Candidat aux élections présidentielles de novembre 1796, Jefferson est battu de justesse par le terne John Adams, le candidat fédéraliste. En sa qualité de second, la Constitution lui vaut toutefois le poste de vice-président (cette disposition sera plus tard abrogée). Pendant les quatre années suivantes, Jefferson ne va avoir de cesse de s'opposer au Président, notamment sur ses lois à l'encontre des étrangers et sa diplomatie hostile à la France.
La politique des « des bons sentiments »
Lors de l'élection suivante, en novembre 1800, il affronte avec succès son rival fédéraliste John Adams mais se retrouve à égalité de voix avec l'autre candidat républicain-démocrate, le sénateur Aaron Burr, un homme peu recommandable dont le principal atout est de venir de la Nouvelle-Angleterre (l'État de New York). Les deux hommes ont chacun recueilli 73 voix des grands électeurs.
Alexander Hamilton invite alors le Congrès à confirmer l'élection de Thomas Jefferson, qui est de toute évidence le plus honorable et le plus compétent pour la fonction. Son ouverture d'esprit lui coûtera la vie car il sera plus tard tué en duel par Aaron Burr !
Le nouveau président inaugure la nouvelle capitale fédérale, Washington, sur les bords du Potomac, mais en vertu de ses convictions rousseauistes, il donne d'emblée à l'institution présidentielle une simplicité toute démocratique, en rupture avec les traditions monarchiques du Vieux Continent. C'est ainsi que, le 4 mars 1801, jour de son investiture, il se rend à pied au Capitole, en tenue de ville et sans perruque ! Il supprime également les réceptions solennelles et renonce au discours annuel devant le Congrès, qui rappelle trop le discours du Trône du roi d'Angleterre.

- DONNÉES ENREGISTRÉES
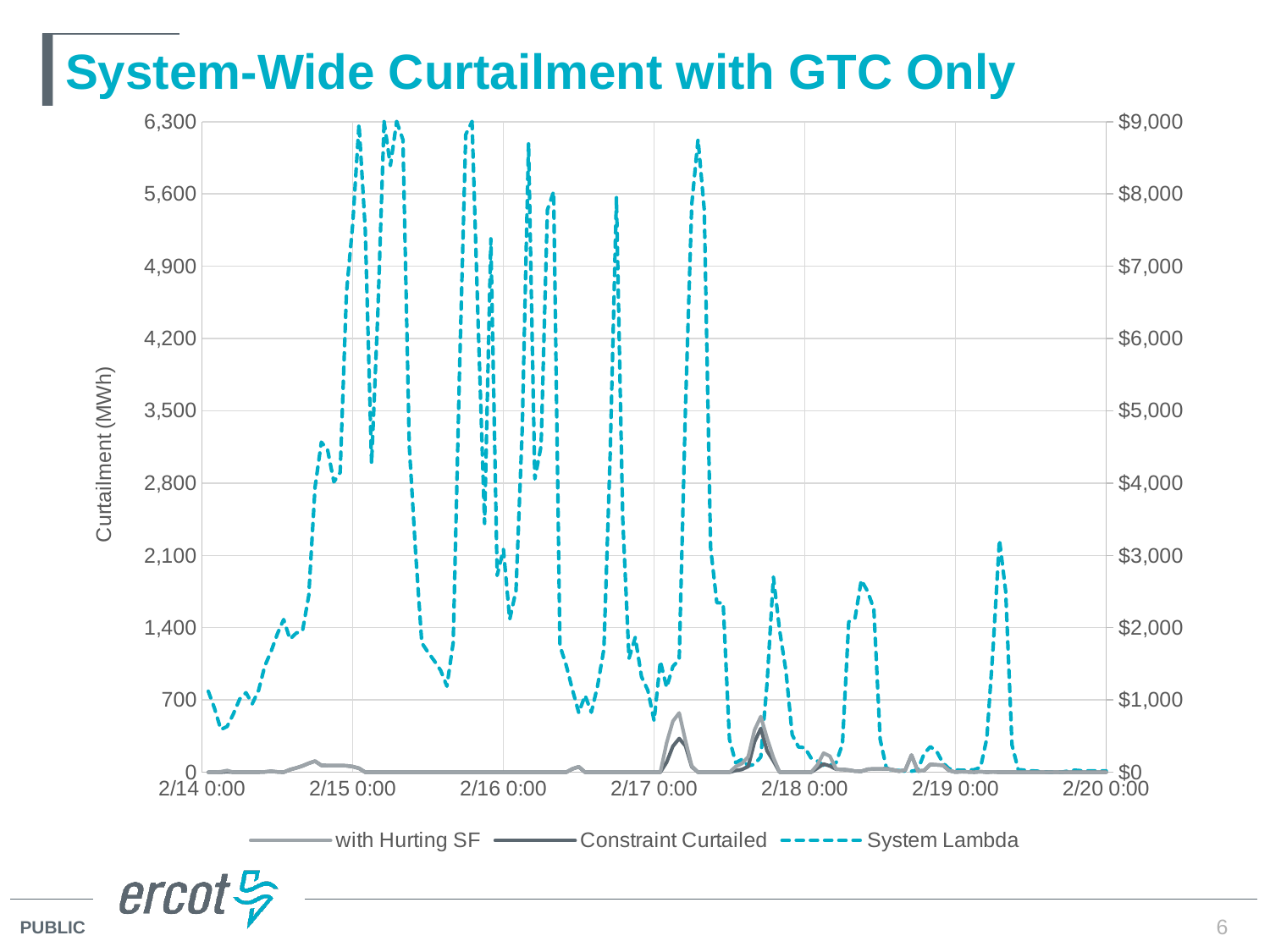
How many date labels are shown on the x axis? 7 At the peak near 2/17, which series is higher: 'with Hurting SF' or 'Constraint Curtailed'? with Hurting SF What is the title of the chart? System-Wide Curtailment with GTC Only Is the highest value of the System Lambda series greater or less than $8,000? greater What is the label of the left vertical axis? Curtailment (MWh) Is the System Lambda peak just before 2/18 0:00 greater or less than $3,000? less Is the peak of the 'Constraint Curtailed' series near 2/17 greater or less than 700 MWh? less Does the System Lambda series generally rise or fall between 2/14 0:00 and 2/15 0:00? rise What kind of chart is shown on the slide? Line chart Which series is drawn with a dashed line? System Lambda How many series does the legend list? 3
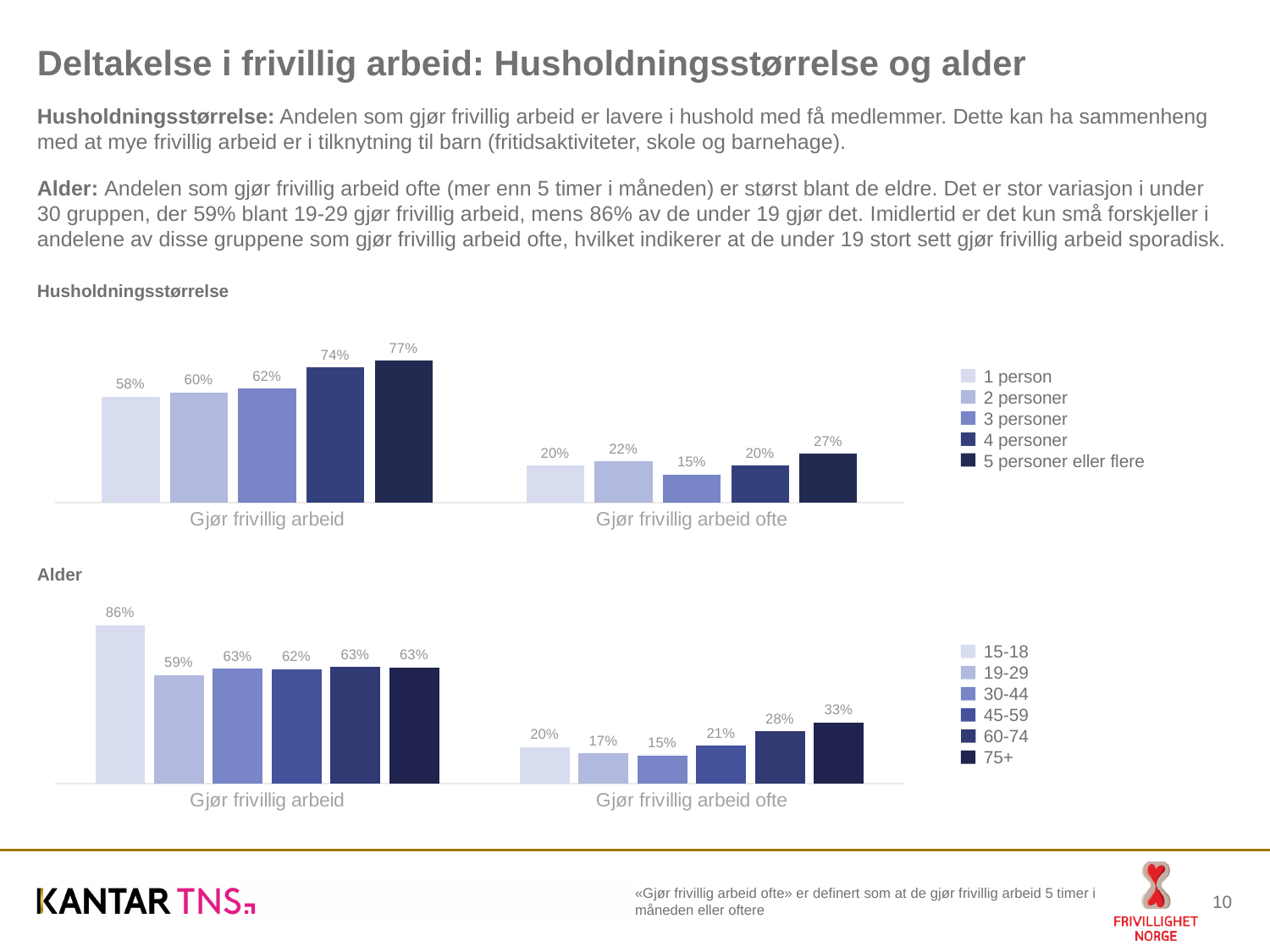
In the Alder chart, which age group has the lowest value under 'Gjør frivillig arbeid'? 19-29 In the Alder chart, what is the value for the 15-18 group under 'Gjør frivillig arbeid'? 86% In the Husholdningsstørrelse chart, do the values rise or fall from '1 person' to '5 personer eller flere' under 'Gjør frivillig arbeid'? rise In the Husholdningsstørrelse chart, what is the difference between '5 personer eller flere' and '1 person' under 'Gjør frivillig arbeid'? 19 percentage points In the Husholdningsstørrelse chart, which household size has the lowest value under 'Gjør frivillig arbeid'? 1 person In the Husholdningsstørrelse chart, how many series does the legend list? 5 In the Husholdningsstørrelse chart, what is the value for '3 personer' under 'Gjør frivillig arbeid ofte'? 15% What type of chart is the Alder chart? bar chart In the Alder chart, which is larger under 'Gjør frivillig arbeid ofte': the 60-74 group or the 30-44 group? 60-74 In the Husholdningsstørrelse chart, what is the value for '5 personer eller flere' under 'Gjør frivillig arbeid'? 77% In the Alder chart, which age group has the highest value under 'Gjør frivillig arbeid ofte'? 75+ In the Alder chart, what is the value for the 75+ group under 'Gjør frivillig arbeid ofte'? 33%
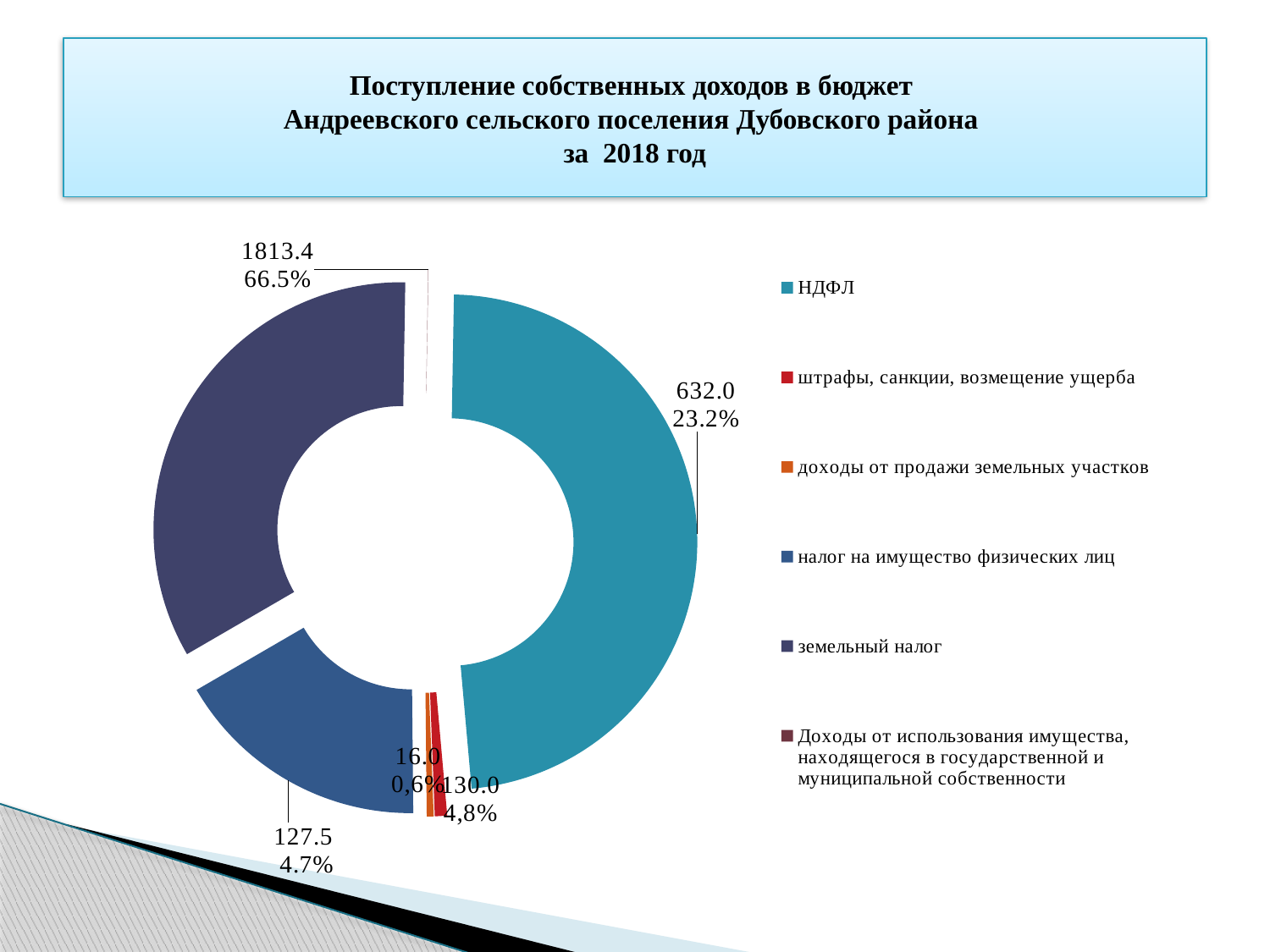
What percentage share is shown for НДФЛ? 23.2% For which year does the chart title say the revenue data is shown? 2018 What is the value shown for налог на имущество физических лиц? 127.5 Which is larger, the value for НДФЛ or the value for налог на имущество физических лиц? НДФЛ What share of the total does земельный налог represent? 66.5% What type of chart is shown on the slide? doughnut (pie) chart What is the difference between the values for земельный налог and НДФЛ? 1181.4 What percentage share is shown for налог на имущество физических лиц? 4.7% What is the value shown for земельный налог? 1813.4 Which category has the largest slice in the chart? НДФЛ How many entries does the legend list? 6 What is the value shown for НДФЛ? 632.0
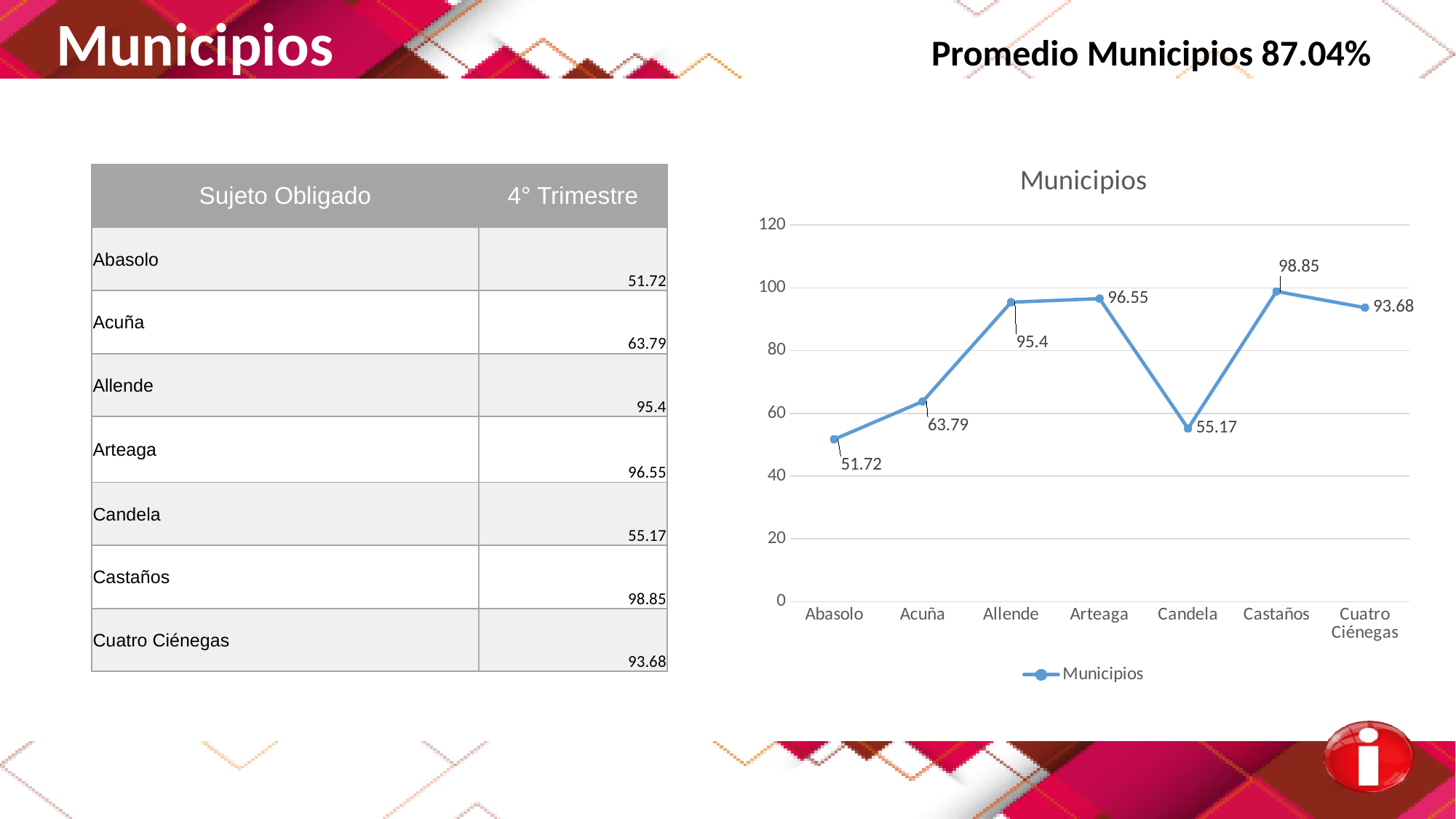
Which municipality has the highest value in the Municipios chart? Castaños How many series does the legend of the Municipios chart list? 1 What is the difference between the values for Castaños and Abasolo in the Municipios chart? 47.13 Which municipality has the lowest value in the Municipios chart? Abasolo Is the value for Arteaga in the Municipios chart greater or less than 80? greater How many municipalities are plotted in the Municipios chart? 7 Which has a larger value in the Municipios chart, Acuña or Candela? Acuña What is the value for Candela in the Municipios chart? 55.17 What is the value for Abasolo in the Municipios chart? 51.72 What kind of chart is the Municipios chart? line chart What is the title of the chart on the slide? Municipios What is the value for Cuatro Ciénegas in the Municipios chart? 93.68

- CONSIGNE
Renommez « Aaron Burr » en « Burr » dans le passage du texte sur Jefferson qui va de « La politique des » à « Aaron Burr ! », puis recopiez ce passage. Ce matériel n'a aucun lien avec le texte sur Jefferson.

- RÉPONSE
La politique des « des bons sentiments »
Lors de l'élection suivante, en novembre 1800, il affronte avec succès son rival fédéraliste John Adams mais se retrouve à égalité de voix avec l'autre candidat républicain-démocrate, le sénateur Burr, un homme peu recommandable dont le principal atout est de venir de la Nouvelle-Angleterre (l'État de New York). Les deux hommes ont chacun recueilli 73 voix des grands électeurs.
Alexander Hamilton invite alors le Congrès à confirmer l'élection de Thomas Jefferson, qui est de toute évidence le plus honorable et le plus compétent pour la fonction. Son ouverture d'esprit lui coûtera la vie car il sera plus tard tué en duel par Burr !